Excel and CSV Conversion to JSON and XML in JavaScript That Runs 100% on Github

When it comes to building applications within the federal government, there are numerous road-blocks to innovation. I'm currently assisting with the inventorying of open data assets at the Department of Veterans Affairs, as well as across numerous other federal agencies.

The two biggest bottlenecks of this process are:

  • File Conversion - Converting Excel and CSV data assets into JSON and XML
  • File Storage - Where do you put data assets once you have available in CSV, JSON and XML

When I hit these road-blocks, it is my nature to find quick and dirty technical solutions (hacks) to get around these obstacles, and do it in a way that can be taught to others, allowing them to overcome these challenges in their own worlds.

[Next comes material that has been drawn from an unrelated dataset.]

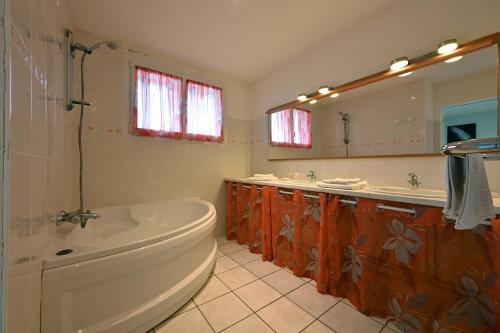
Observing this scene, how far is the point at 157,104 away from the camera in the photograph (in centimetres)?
221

The solution I've employed involved discovering and forking of a kick ass data conversion tool called Mr. Data Converter, and quickly the tool retrofitted with some of my own enhancements:

  • HTML5 File API - Allows me to acces file content without server side technology.
  • oAuth.io - Dead simple, client side oAuth for Github and other platforms.
  • Github.js - A JavaScript API wrapper for Github, enabling client-side interaction.

I quickly stripped down Mr. Data Converter to have only the features I desired, added a file upload capabilities that used the File API to access CSV files without a server side layer, then after authenticating with oAuth.io via Github, I used Github.js to post the original CSV and converted JSON or XML files directly to the same Github repo that the file conversion application runs in.

This approach allows me to run the Excel / CSV conversion app 100% on Github using Github Pages--an blueprint that allows anyone to fork and run within their own Github accounts. I'll spend more time hardening the code, and documenting it, to make it easier to use, and empower anyone to use in their own open data inventorying initiatives.

You can see it in action live on Github Pages, and get at the code behind in the Github repository.